Exercise description
Return the full set of entries exactly. Omit none.

Provided data section start

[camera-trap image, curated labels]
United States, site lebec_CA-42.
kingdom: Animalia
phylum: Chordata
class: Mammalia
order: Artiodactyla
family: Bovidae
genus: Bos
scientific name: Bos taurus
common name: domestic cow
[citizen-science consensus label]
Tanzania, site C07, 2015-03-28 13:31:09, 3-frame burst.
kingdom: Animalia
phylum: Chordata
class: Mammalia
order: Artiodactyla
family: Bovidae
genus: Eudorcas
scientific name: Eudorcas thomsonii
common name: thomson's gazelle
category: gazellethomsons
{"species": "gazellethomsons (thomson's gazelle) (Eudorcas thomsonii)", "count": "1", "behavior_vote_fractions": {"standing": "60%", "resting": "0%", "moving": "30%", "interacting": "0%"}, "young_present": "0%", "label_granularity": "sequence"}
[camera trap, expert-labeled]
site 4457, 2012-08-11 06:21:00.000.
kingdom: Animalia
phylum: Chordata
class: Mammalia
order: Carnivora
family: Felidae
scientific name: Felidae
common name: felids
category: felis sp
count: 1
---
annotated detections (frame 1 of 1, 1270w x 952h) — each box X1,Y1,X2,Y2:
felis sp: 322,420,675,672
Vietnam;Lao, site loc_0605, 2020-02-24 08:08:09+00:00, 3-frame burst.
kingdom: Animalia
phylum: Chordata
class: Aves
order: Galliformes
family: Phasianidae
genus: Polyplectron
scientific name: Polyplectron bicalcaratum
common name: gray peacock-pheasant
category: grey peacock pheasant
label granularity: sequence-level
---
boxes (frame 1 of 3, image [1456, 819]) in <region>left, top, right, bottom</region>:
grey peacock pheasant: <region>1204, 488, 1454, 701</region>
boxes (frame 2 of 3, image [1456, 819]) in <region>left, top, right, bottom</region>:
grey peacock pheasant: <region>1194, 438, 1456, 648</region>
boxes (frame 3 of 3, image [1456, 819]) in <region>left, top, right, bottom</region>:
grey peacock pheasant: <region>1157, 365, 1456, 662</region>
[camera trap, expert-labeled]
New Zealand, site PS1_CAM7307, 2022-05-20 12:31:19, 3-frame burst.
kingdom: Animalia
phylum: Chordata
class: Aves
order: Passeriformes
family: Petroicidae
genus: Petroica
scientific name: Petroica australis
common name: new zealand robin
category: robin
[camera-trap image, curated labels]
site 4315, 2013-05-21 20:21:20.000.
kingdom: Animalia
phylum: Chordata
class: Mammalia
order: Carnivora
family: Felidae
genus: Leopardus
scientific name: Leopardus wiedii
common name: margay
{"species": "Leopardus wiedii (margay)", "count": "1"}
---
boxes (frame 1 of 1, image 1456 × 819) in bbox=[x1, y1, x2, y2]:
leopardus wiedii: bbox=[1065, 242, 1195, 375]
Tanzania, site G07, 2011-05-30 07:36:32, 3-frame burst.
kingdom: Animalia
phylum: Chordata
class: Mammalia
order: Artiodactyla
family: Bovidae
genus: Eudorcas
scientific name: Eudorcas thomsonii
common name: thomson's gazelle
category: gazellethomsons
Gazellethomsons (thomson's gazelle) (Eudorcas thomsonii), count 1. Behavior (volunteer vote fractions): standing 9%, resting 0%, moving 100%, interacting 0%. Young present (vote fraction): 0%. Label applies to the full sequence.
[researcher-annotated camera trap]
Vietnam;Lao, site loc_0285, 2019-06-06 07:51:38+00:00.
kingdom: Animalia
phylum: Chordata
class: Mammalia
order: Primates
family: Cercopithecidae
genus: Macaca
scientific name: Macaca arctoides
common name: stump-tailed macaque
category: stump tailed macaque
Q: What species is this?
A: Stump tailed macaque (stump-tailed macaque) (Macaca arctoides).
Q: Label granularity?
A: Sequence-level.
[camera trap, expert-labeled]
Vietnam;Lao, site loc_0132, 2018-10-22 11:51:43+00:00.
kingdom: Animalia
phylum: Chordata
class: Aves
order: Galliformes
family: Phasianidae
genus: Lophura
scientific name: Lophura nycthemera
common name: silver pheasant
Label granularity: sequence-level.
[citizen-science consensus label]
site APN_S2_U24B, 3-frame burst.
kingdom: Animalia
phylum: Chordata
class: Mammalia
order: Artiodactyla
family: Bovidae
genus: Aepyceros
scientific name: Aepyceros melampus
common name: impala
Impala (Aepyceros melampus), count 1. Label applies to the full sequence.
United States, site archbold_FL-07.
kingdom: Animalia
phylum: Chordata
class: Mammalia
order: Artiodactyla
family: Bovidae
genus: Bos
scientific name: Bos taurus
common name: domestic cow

Provided data section end

Answer space
[camera-trap image, curated labels]
United States, site lebec_CA-42.
kingdom: Animalia
phylum: Chordata
class: Mammalia
order: Artiodactyla
family: Bovidae
genus: Bos
scientific name: Bos taurus
common name: domestic cow
[citizen-science consensus label]
Tanzania, site C07, 2015-03-28 13:31:09, 3-frame burst.
kingdom: Animalia
phylum: Chordata
class: Mammalia
order: Artiodactyla
family: Bovidae
genus: Eudorcas
scientific name: Eudorcas thomsonii
common name: thomson's gazelle
category: gazellethomsons
{"species": "gazellethomsons (thomson's gazelle) (Eudorcas thomsonii)", "count": "1", "behavior_vote_fractions": {"standing": "60%", "resting": "0%", "moving": "30%", "interacting": "0%"}, "young_present": "0%", "label_granularity": "sequence"}
[camera trap, expert-labeled]
site 4457, 2012-08-11 06:21:00.000.
kingdom: Animalia
phylum: Chordata
class: Mammalia
order: Carnivora
family: Felidae
scientific name: Felidae
common name: felids
category: felis sp
count: 1
---
annotated detections (frame 1 of 1, 1270w x 952h) — each box X1,Y1,X2,Y2:
felis sp: 322,420,675,672
Vietnam;Lao, site loc_0605, 2020-02-24 08:08:09+00:00, 3-frame burst.
kingdom: Animalia
phylum: Chordata
class: Aves
order: Galliformes
family: Phasianidae
genus: Polyplectron
scientific name: Polyplectron bicalcaratum
common name: gray peacock-pheasant
category: grey peacock pheasant
label granularity: sequence-level
---
boxes (frame 1 of 3, image [1456, 819]) in <region>left, top, right, bottom</region>:
grey peacock pheasant: <region>1204, 488, 1454, 701</region>
boxes (frame 2 of 3, image [1456, 819]) in <region>left, top, right, bottom</region>:
grey peacock pheasant: <region>1194, 438, 1456, 648</region>
boxes (frame 3 of 3, image [1456, 819]) in <region>left, top, right, bottom</region>:
grey peacock pheasant: <region>1157, 365, 1456, 662</region>
[camera trap, expert-labeled]
New Zealand, site PS1_CAM7307, 2022-05-20 12:31:19, 3-frame burst.
kingdom: Animalia
phylum: Chordata
class: Aves
order: Passeriformes
family: Petroicidae
genus: Petroica
scientific name: Petroica australis
common name: new zealand robin
category: robin
[camera-trap image, curated labels]
site 4315, 2013-05-21 20:21:20.000.
kingdom: Animalia
phylum: Chordata
class: Mammalia
order: Carnivora
family: Felidae
genus: Leopardus
scientific name: Leopardus wiedii
common name: margay
{"species": "Leopardus wiedii (margay)", "count": "1"}
---
boxes (frame 1 of 1, image 1456 × 819) in bbox=[x1, y1, x2, y2]:
leopardus wiedii: bbox=[1065, 242, 1195, 375]
Tanzania, site G07, 2011-05-30 07:36:32, 3-frame burst.
kingdom: Animalia
phylum: Chordata
class: Mammalia
order: Artiodactyla
family: Bovidae
genus: Eudorcas
scientific name: Eudorcas thomsonii
common name: thomson's gazelle
category: gazellethomsons
Gazellethomsons (thomson's gazelle) (Eudorcas thomsonii), count 1. Behavior (volunteer vote fractions): standing 9%, resting 0%, moving 100%, interacting 0%. Young present (vote fraction): 0%. Label applies to the full sequence.
[researcher-annotated camera trap]
Vietnam;Lao, site loc_0285, 2019-06-06 07:51:38+00:00.
kingdom: Animalia
phylum: Chordata
class: Mammalia
order: Primates
family: Cercopithecidae
genus: Macaca
scientific name: Macaca arctoides
common name: stump-tailed macaque
category: stump tailed macaque
Q: What species is this?
A: Stump tailed macaque (stump-tailed macaque) (Macaca arctoides).
Q: Label granularity?
A: Sequence-level.
[camera trap, expert-labeled]
Vietnam;Lao, site loc_0132, 2018-10-22 11:51:43+00:00.
kingdom: Animalia
phylum: Chordata
class: Aves
order: Galliformes
family: Phasianidae
genus: Lophura
scientific name: Lophura nycthemera
common name: silver pheasant
Label granularity: sequence-level.
[citizen-science consensus label]
site APN_S2_U24B, 3-frame burst.
kingdom: Animalia
phylum: Chordata
class: Mammalia
order: Artiodactyla
family: Bovidae
genus: Aepyceros
scientific name: Aepyceros melampus
common name: impala
Impala (Aepyceros melampus), count 1. Label applies to the full sequence.
United States, site archbold_FL-07.
kingdom: Animalia
phylum: Chordata
class: Mammalia
order: Artiodactyla
family: Bovidae
genus: Bos
scientific name: Bos taurus
common name: domestic cow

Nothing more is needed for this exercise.